Через несколько дней прилетел Успенский – единственный, кто мог что-то знать от самого старика. Разговора о самом главном у нас не получилось, но о старике мы немножко посплетничали. Паша подтвердил: да, женится. И добавил подробности. Невесте семнадцать лет. Такая беленькая девочка. Приезжая из Пущи. Загс не хотел регистрировать. Пришлось оказать давление.
– Послушай, Паша, – сказал я. – Но это же бред…
– Бред? – переспросил он. – Почему бред? Рядом с нами происходили события почуднее, и мы с тобой не удивлялись…
Через пять с половиной месяцев после женитьбы у Антоневича родился сын. Несколько дней об этом поговорили, кто-то ахал, кто-то возмущался, кто-то понимающе покачивал головой, а затем все успокоились и привыкли к тому, что во дворе Института гуляет с коляской беленькая девочка-мать. И многие, заглядывая под козырек коляски, находили в твердом немигающем взгляде крупного щекастого младенца какое-то сходство со стариком Антоневичем.
Весной девочка уехала к себе на родину и не вернулась.

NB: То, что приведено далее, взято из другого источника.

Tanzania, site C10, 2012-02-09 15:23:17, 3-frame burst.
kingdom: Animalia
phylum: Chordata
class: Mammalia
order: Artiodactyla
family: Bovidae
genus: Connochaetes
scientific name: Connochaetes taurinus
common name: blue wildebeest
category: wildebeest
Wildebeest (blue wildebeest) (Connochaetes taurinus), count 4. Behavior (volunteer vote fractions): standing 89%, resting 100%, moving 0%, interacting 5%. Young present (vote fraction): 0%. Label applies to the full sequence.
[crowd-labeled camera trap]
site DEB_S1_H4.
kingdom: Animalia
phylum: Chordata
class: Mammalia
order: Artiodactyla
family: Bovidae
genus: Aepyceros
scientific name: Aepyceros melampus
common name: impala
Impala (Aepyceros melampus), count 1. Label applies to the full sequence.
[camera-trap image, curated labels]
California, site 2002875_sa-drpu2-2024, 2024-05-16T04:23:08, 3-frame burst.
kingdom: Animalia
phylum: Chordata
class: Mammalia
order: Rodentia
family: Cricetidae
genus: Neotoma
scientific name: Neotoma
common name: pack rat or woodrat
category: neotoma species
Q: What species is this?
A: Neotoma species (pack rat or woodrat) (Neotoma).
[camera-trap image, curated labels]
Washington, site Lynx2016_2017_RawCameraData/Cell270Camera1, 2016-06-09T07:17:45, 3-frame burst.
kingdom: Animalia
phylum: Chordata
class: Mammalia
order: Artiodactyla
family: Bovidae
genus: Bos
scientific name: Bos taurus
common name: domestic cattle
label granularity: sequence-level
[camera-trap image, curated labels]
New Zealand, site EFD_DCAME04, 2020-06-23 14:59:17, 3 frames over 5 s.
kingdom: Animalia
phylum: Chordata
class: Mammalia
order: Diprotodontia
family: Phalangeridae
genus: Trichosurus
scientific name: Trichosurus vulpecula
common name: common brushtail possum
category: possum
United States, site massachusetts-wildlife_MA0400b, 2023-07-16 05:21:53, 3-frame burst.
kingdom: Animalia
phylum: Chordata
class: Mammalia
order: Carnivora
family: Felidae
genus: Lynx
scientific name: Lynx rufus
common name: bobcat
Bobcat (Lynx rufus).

Таков был человек, привезший мне записки от двух дорогих мне женщин. Одну из них я любил. Другая любила меня. Женился я на третьей.
III. Три Пе плюс Це Аш
Сутки прочь – и новый гость. На этот раз мою отшельническую келью самолично посещает Сергей Николаевич Алмазов. Сергей Николаевич – заместитель директора Института по хозяйству и правая рука Успенского. В настоящее время рука чувствует себя отделенной от тела, чем, на мой взгляд, и объясняется неожиданный визит. Сергей Николаевич привез мне на подпись некролог об Успенском, но это только повод, подпись вполне могли поставить и без меня. Пока я читаю некролог, Сергей Николаевич расхаживает по квартире. Квартиру мою он отлично знает, но ему доставляет подсознательное удовольствие обойти ее всю от кабинета до кухни, пощупать книжные полки и заглянуть хозяйским глазом в ванную. При этом у него такой вид, какой, вероятно, бывал у Рокфеллера-старшего при посещении подаренной им городу картинной галереи. Алмазов искренне убежден, что эту квартиру он мне подарил, и, если не становиться на формальную точку зрения, он не так уж далек от истины. Квартирой я обязан ему, а он, в свою очередь, обязан мне своим появлением в Институте. Мы с Сергеем Николаевичем знакомы еще по фронту, близкими друзьями нас не назовешь, но нас крепко связывают некоторые общие воспоминания и своеобразно преломленное у каждого чувство благодарности. Для того, чтоб понять наши непростые отношения, нужно мысленно перенестись в сравнительно недавнее, но густо насыщенное событиями прошлое, что я и сделаю при случае. А пока я читаю некролог. Некролог как некролог, написан опытной рукой. Самоотверженный. Скромный и отзывчивый. Правительство высоко оценило заслуги покойного. Орденов действительно много.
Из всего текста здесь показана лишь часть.